Über diese besondere Frau erzählt die Broschüre „Jenny – vertraute Unbekannte“, die im Februar 2014 erstmals herausgegeben wurde und jetzt wieder zu haben ist. „Die erste Auflage war vergriffen. Wir haben den Inhalt überarbeitet und das Büchlein neu aufgelegt. Die Rosa-Luxemburg-Stiftung Sachsen-Anhalt hat das Projekt unterstützt“, berichtet Constanze Neuling, Leiterin der Tourist-Information Salzwedel. So sei beispielsweise eingefügt worden, dass Wolfgang Schwalbach ehemals die Jenny-Marx-Gedenkstätte geleitet habe.

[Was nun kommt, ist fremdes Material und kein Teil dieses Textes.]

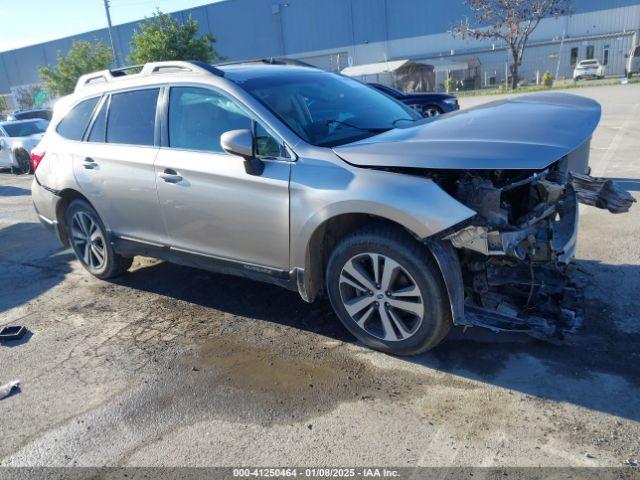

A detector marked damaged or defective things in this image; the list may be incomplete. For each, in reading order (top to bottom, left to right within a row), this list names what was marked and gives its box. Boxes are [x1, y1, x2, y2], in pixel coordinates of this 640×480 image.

crumpled hood [332, 92, 604, 171]
front bumper damage [436, 159, 636, 340]
damaged front end [436, 158, 636, 342]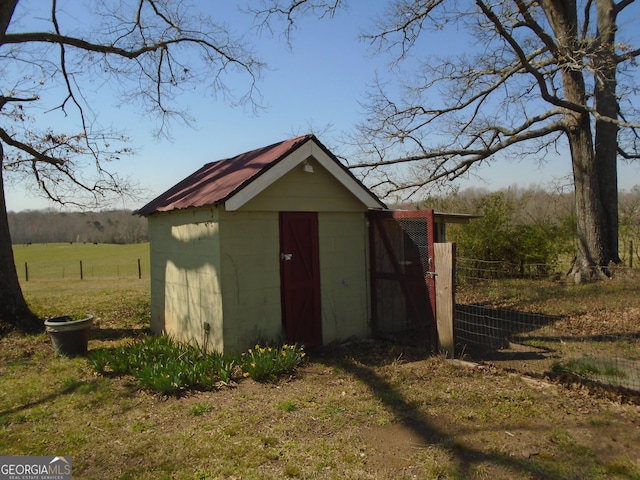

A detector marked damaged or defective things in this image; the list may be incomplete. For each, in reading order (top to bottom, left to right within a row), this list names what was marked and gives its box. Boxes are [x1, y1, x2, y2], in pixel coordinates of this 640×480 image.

rusty metal roof [136, 133, 384, 216]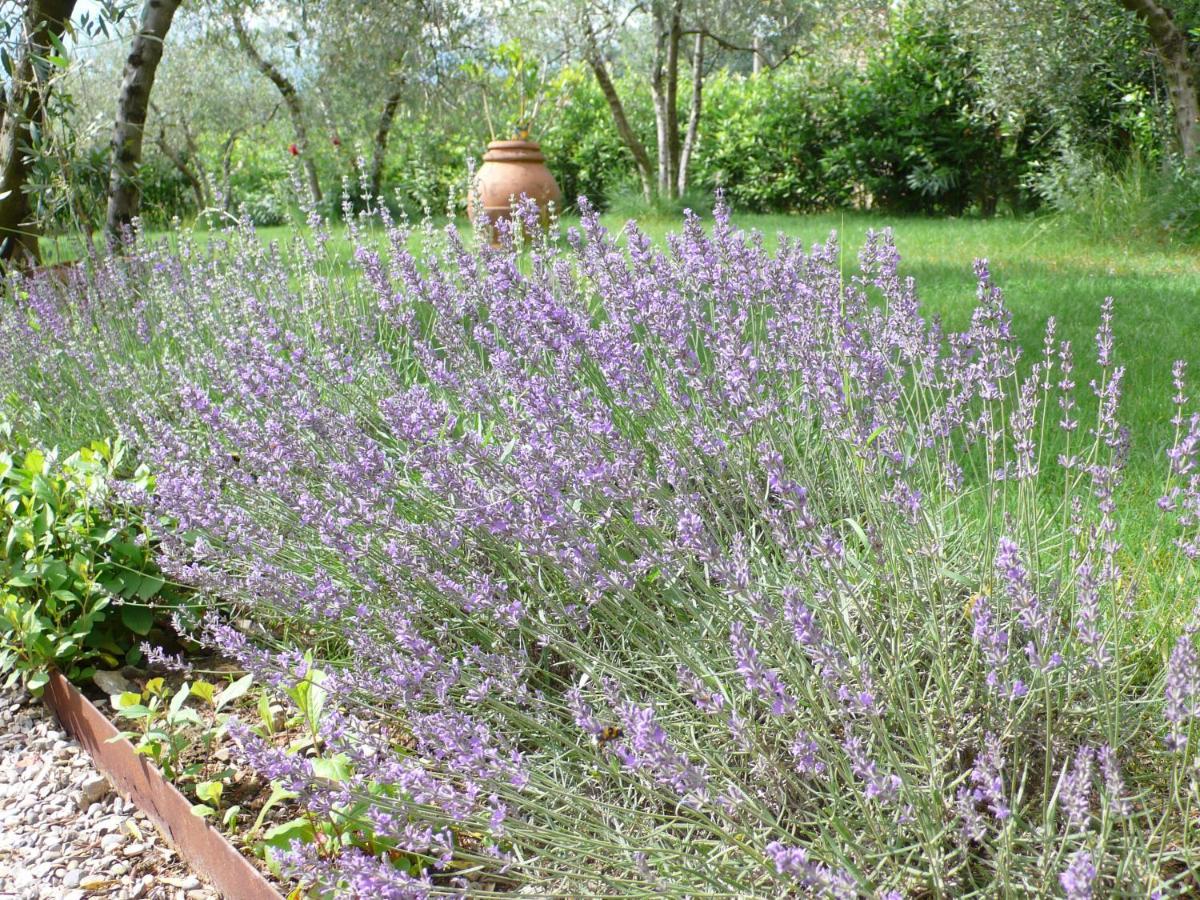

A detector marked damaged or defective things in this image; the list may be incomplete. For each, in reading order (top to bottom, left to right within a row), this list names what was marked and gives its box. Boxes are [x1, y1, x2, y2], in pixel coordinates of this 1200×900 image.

rusty metal edging [43, 672, 282, 900]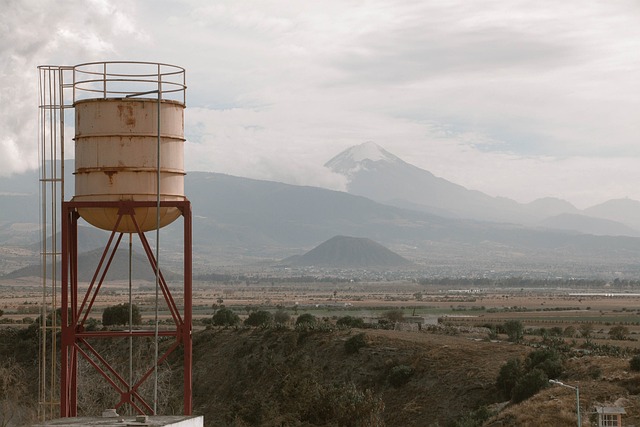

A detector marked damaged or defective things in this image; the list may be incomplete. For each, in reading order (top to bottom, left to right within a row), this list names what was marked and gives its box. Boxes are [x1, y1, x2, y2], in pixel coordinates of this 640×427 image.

rusty water tower [37, 61, 191, 420]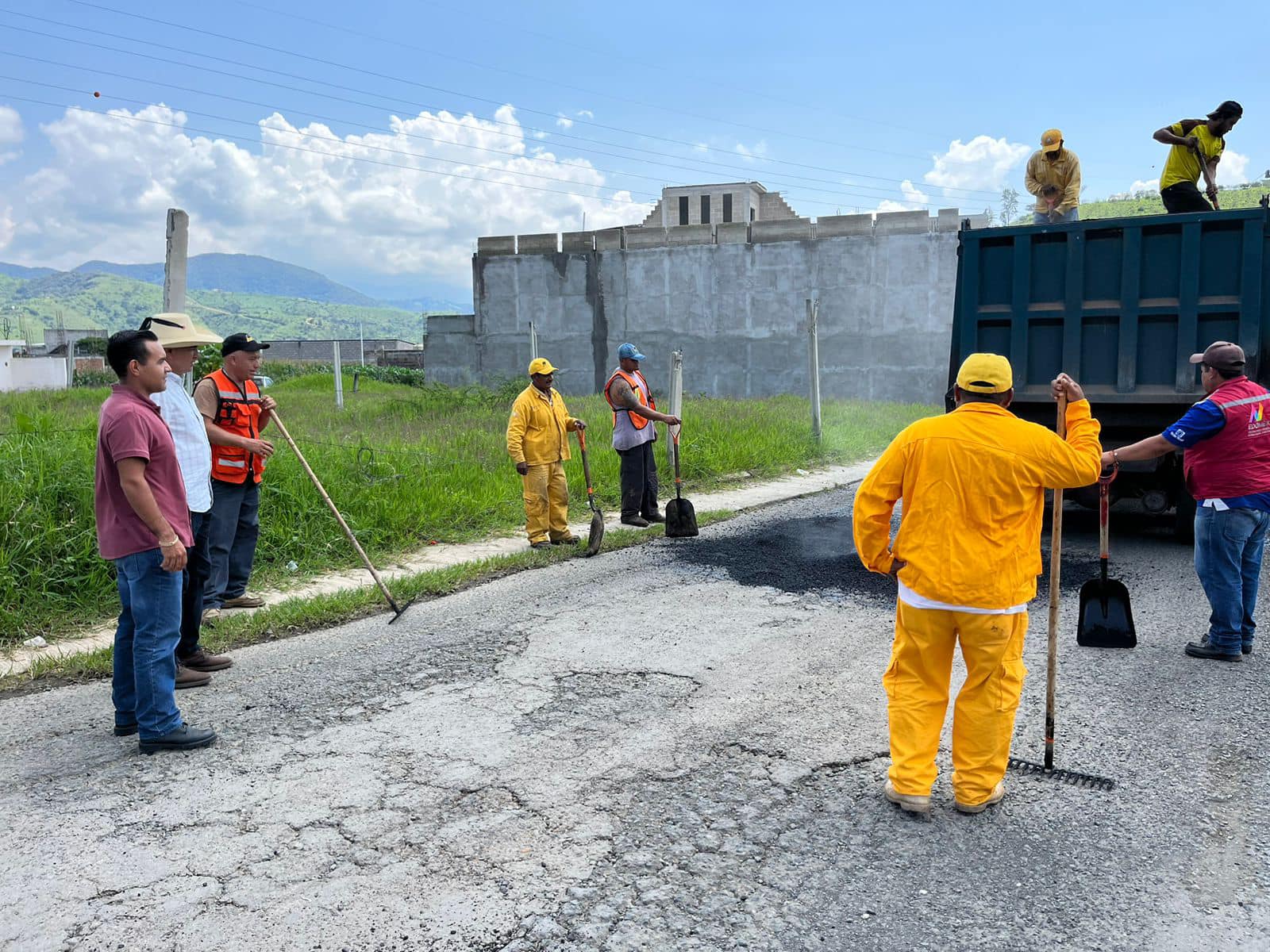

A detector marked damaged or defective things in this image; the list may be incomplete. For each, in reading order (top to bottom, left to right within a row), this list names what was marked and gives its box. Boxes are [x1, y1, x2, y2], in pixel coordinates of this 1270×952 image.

cracked asphalt road [2, 487, 1270, 949]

Erzählt werde in der Broschüre über die Person und die Rolle von Jenny Marx, beurteilt aus der heutigen Sicht. Das sei bei den Gästen gut angekommen, urteilte Constanze Neuling.

Kooperation mit der Bahn

Sie verwies darauf, dass seit dem Vorjahr mit den Reiseagenturen der Bahn kooperiert werde. Diese würden Touren nach Salzwedel anbieten. „Kürzlich gab es das Angebot ,Jahrsau und der Salzwedeler Baumkuchen‘. Diesen Ausflug hatten 30 Leute gebucht. Wir haben die Teilnehmer erst nach Jahrsau in das geschliffene Dorf begleitet und die dortige Geschichte erzählt, dann mehr über den Baumkuchen und seine Historie nahegebracht“, berichtete sie. Dieses Modell solle auch mit anderen Themen fortgeführt werden. Daran werde gearbeitet. Interesse bestehe auch an dem Thema Jenny Marx.

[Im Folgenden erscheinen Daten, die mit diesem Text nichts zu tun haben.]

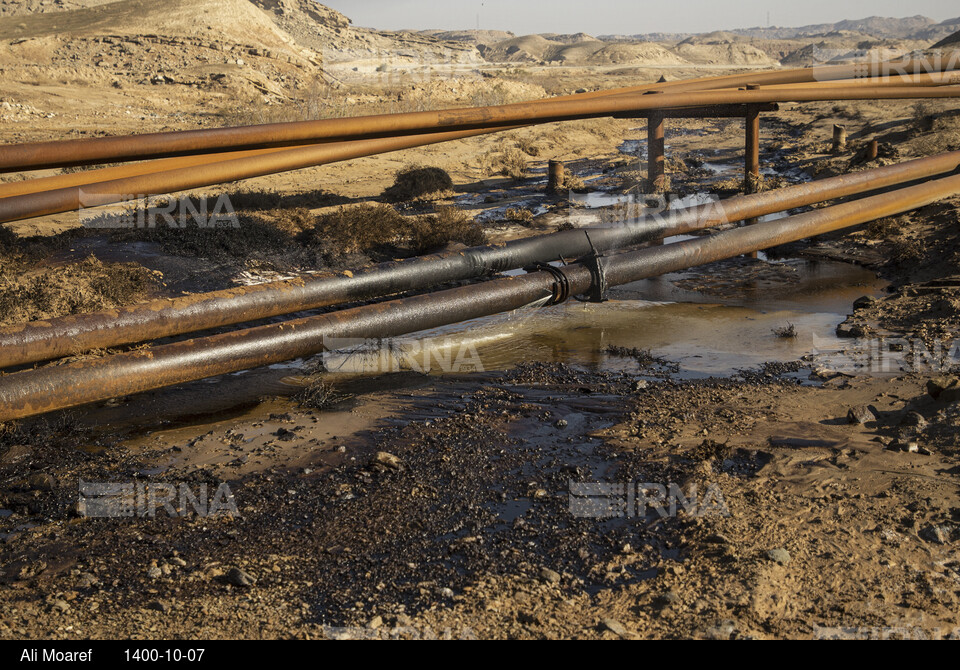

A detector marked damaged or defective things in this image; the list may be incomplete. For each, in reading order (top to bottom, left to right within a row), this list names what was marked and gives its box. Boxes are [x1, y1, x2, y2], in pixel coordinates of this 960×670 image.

rusty pipeline [1, 150, 960, 370]
rusty pipeline [1, 171, 960, 422]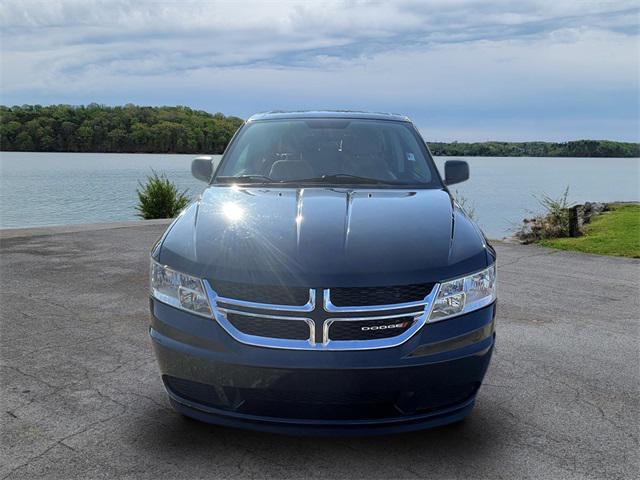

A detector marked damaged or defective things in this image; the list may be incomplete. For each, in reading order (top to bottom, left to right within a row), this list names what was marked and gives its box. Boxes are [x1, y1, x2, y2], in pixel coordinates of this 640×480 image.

cracked pavement [0, 223, 636, 478]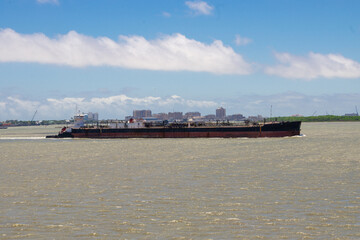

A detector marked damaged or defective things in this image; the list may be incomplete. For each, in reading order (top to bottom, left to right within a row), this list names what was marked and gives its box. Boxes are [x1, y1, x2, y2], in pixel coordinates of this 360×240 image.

rusty barge hull [47, 122, 300, 139]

Die Leiterin der Tourist-Information verwies darauf, dass im Vorjahr in Salzwedel ein Plus von 10,7 Prozent an Übernachtungen gegenüber 2014 erreicht worden sei. In der gesamten Altmark habe der Zuwachs 8,4 Prozent betragen. „Ich denke, dass wir einen kleinen Teil dazu beitragen konnten“, schätzte sie ein. Angeboten worden seien fast 370 Stadtführungen, bei denen etwa 5000 Gäste dabei gewesen seien. „Im Vorjahr hatten wir 37,5 Prozent mehr Kunden in der Tourist-Information als 2014“, nannte sie eine weitere Zahl.

Dies liege am zentralen Standort, der gut sichtbar und leicht zugänglich sei, warf Karl-Heinz Reck vom Jenny-Marx-Forum ein. Er hatte die Fäden zur Rosa-Luxemburg-Stiftung geknüpft, die eine Neuauflage der Jenny-Broschüre möglich gemacht habe.

Stiftung unterstützt

„Wir haben uns bis zum Jahr 2014 auf das Projekt ,Jenny Marx und starke Frauen‘ konzentriert“, schilderte Stiftungs-Mitarbeiterin Gabriele Henschke. Um so mehr freue es sie, dass das neue Heftlein gemeinsam mit dem KulTour-Betrieb Salzwedel herausgegeben werden konnte.

„Wir verstehen uns als Multiplikatoren und wollen mit dazu beitragen, dass Salzwedel auch als Geburtsort von Jenny von Westfalen in aller Munde ist“, sagte sie.